• Actions requises:
1 - Reproduisez le passage du texte sur Moby Dick allant de « Fin de la lecture » jusqu'à « sont revenus ! » inclus.
2 - Énumérez les ouvrages religieux au-dessus desquels, d'après le texte sur Moby Dick, ce livre peut trôner.
3 - Rédigez la suite du texte sur Moby Dick à partir de sa dernière phrase.

• Extrait du texte:
——
Voilà le port, les montagnes qui se dressent derrière ce port.
Fin de la lecture de Moby Dick d'Herman Melville.
Je viens de tourner la dernière page.
Je dépose le livre sur la table de la cuisine, sous la lumière blafarde de ma lampe tempête.
Je suis revenu, encore une fois, plus riche, plus conscient, sans hystérie et sans regret, le regard fixé sur ce vieux volume tout cabossé, taché, déchiré, mais qui au moins, n'a pas fait naufrage comme le Péquod. L'important c'est d'éviter le naufrage au propre comme au figuré.
Étonné ? Peut-être pas autant que les terriens, immuables comme les rampants de leur race, masse compacte sur les quais qui s'exclame : Il sont revenus !
Le silence s'impose de lui-même devant cette somme de récits, d'histoires, de descriptions, de réflexions. Lire Moby Dick, c'est faire un grand tour.
Un grand tour comme j'en faisais régulièrement lorsque je pilotais dans le nord. Partir le printemps, pour revenir vers la fin de l'automne un peu avant les neiges alors que les laboures étaient terminés, que les troupeaux étaient tous rentrés, que cela sentait le foin à plein nez entre les dalots et les crèches.
Dans le silence du soir, je reste muet devant ce livre, qui est plus qu'un livre. Qui dépasse probablement tout ce qui a été écrit sur la chasse à la baleine. Peut-être même, sur tous les genres de chasses. Un livre qui peut trôner au-dessus de La Bible, du Coran, du Talmud, et les écraser tous, comme Moby Dick a pulvérisé le Péquod.
——
Données d'ancrage spatial:
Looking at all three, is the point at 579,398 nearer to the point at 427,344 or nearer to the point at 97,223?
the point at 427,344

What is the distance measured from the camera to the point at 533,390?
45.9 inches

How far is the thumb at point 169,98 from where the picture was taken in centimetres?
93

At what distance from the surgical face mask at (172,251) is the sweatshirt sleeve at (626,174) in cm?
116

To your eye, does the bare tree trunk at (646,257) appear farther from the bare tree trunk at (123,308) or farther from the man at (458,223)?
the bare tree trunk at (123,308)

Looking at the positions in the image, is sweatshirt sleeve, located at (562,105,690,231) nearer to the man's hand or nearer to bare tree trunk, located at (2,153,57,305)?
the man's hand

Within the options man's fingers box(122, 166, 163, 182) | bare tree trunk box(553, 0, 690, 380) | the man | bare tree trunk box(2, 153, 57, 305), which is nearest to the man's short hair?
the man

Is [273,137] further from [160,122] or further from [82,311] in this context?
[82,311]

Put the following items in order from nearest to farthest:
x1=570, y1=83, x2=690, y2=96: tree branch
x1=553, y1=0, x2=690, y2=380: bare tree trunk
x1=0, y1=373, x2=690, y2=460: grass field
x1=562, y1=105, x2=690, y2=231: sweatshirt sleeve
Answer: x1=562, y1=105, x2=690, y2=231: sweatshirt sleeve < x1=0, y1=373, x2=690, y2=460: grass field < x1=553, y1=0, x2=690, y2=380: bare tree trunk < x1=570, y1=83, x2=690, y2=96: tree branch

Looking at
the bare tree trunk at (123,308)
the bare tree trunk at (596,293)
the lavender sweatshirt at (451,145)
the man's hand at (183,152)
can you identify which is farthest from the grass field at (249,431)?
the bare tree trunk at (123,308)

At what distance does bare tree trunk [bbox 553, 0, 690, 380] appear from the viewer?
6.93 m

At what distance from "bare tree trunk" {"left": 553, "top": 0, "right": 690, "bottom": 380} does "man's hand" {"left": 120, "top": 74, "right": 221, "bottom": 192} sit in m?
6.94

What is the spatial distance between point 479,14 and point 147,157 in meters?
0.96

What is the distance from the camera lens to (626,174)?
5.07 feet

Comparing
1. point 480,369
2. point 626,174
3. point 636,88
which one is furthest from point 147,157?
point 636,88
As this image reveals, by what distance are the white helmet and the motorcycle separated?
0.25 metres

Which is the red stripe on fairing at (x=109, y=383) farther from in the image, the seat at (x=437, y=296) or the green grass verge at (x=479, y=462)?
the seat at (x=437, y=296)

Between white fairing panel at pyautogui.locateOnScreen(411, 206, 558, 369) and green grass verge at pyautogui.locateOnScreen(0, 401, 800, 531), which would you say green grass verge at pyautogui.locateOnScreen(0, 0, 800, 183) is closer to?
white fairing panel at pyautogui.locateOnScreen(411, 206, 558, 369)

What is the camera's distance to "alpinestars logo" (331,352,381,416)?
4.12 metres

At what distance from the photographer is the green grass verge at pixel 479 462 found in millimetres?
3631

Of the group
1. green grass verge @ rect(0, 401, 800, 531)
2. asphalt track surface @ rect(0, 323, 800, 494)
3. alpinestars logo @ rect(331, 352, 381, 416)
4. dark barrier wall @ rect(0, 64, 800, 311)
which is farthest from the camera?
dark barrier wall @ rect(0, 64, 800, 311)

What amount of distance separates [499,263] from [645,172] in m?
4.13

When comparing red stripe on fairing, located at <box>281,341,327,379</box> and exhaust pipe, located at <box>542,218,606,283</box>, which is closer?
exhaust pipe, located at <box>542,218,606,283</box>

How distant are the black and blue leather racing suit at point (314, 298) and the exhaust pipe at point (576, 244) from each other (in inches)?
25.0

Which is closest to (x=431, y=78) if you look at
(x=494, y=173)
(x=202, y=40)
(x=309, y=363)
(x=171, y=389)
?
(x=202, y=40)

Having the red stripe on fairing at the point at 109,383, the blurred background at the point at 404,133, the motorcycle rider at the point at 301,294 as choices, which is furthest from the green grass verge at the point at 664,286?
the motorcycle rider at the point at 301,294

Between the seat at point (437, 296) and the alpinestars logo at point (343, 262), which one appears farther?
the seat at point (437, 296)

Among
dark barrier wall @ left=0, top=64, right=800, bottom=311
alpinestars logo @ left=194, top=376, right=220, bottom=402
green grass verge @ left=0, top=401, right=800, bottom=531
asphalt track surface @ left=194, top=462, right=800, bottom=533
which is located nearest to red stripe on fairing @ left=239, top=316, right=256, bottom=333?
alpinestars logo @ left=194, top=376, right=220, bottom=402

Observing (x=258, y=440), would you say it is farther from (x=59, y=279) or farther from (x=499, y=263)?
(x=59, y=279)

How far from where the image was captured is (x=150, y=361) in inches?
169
——
• Réponses dans l'ordre:
1 -
Fin de la lecture de Moby Dick d'Herman Melville.
Je viens de tourner la dernière page.
Je dépose le livre sur la table de la cuisine, sous la lumière blafarde de ma lampe tempête.
Je suis revenu, encore une fois, plus riche, plus conscient, sans hystérie et sans regret, le regard fixé sur ce vieux volume tout cabossé, taché, déchiré, mais qui au moins, n'a pas fait naufrage comme le Péquod. L'important c'est d'éviter le naufrage au propre comme au figuré.
Étonné ? Peut-être pas autant que les terriens, immuables comme les rampants de leur race, masse compacte sur les quais qui s'exclame : Il sont revenus !

2 - La Bible, le Coran, le Talmud

3 -
Après tant de paroles, tant de mots, tant de phrases, de paragraphes et de chapitres, seul le silence peut m'accompagner. Le même silence qui m'accueillait jadis troublé par un murmure à peine perceptible : Richard est revenu !
Richard St-Laurent
-2-
Qu'il fait bon revenir, surtout revenir de tout !
Finalement dans le village, je finissais par rencontrer le Grand Yvan, qui avait bourlingué avec moi dans le nord et qui finalement, dans sa sagesse, avait marié la Grande Nicole. Il avait compris, qu'il n'y avait pas d'avenir dans ce genre d'errance. Personnellement, je m'en foutais, je n'avais pas d'avenir et je n'en aurais jamais. C'était l'époque où je méprisais tous les parvenus, les petits bourgeois qui croupissaient dans la routine.
En secouant la main du Grand Yvan, il disait dans ses mots simples.
« Tu t'en es sorti encore une fois. »
« Ouais. »
Alors, c'était comment ? »
« Pire que la dernière fois, mais je ne peux pas te garantir que je vais m'en sortir la prochaine fois. »
Et, nous partagions de grands éclats de rires.
Qu'est-ce que j'aurais pu répondre, obsédé par l'aventure ? Je jouais à Achab tout en sachant que ce n'était pas un jeu, mais que c'était absolument et rudement excitant. Il n'y avait pas de baleine au bout de mon harpon, il n'y avait que la vie si fragile.
Alors on allait à la taverne du Château écluser quelques bières en plein milieu de l'avant-midi sous un soleil d'automne défaillant, évoquant cette période où le Grand Yvan m'accompagnait, alors que je frappais aux portes des compagnies aérienne pour m'engager. Mais, personne ne m'engageait. Ce qui renforçait mon exclusion. La belle affaire, j'en faisais ma force !
L'obsession, c'est l'extrémité extrême de la passion.
On le voit très bien dans Moby Dick, Achab est obsédé par la baleine blanche. Plus rien ne compte pour lui. Il est tout à son affaire, méprisant son équipage, sa sécurité, son bateau, la vie, la mort, les femmes et l'argent. C'est le genre de détachement qui confère un pouvoir infini. Il était devenu dangereux, non pas seulement pour les autres, mais aussi pour lui-même. D'une volonté implacable, d'une énergie sans faille, il poursuivait un seul but, affronter Moby Dick dans un combat singulier pour assouvir la vengeance de sa jambe perdue. Ce qui est beaucoup plus que l'obsession de la perfection.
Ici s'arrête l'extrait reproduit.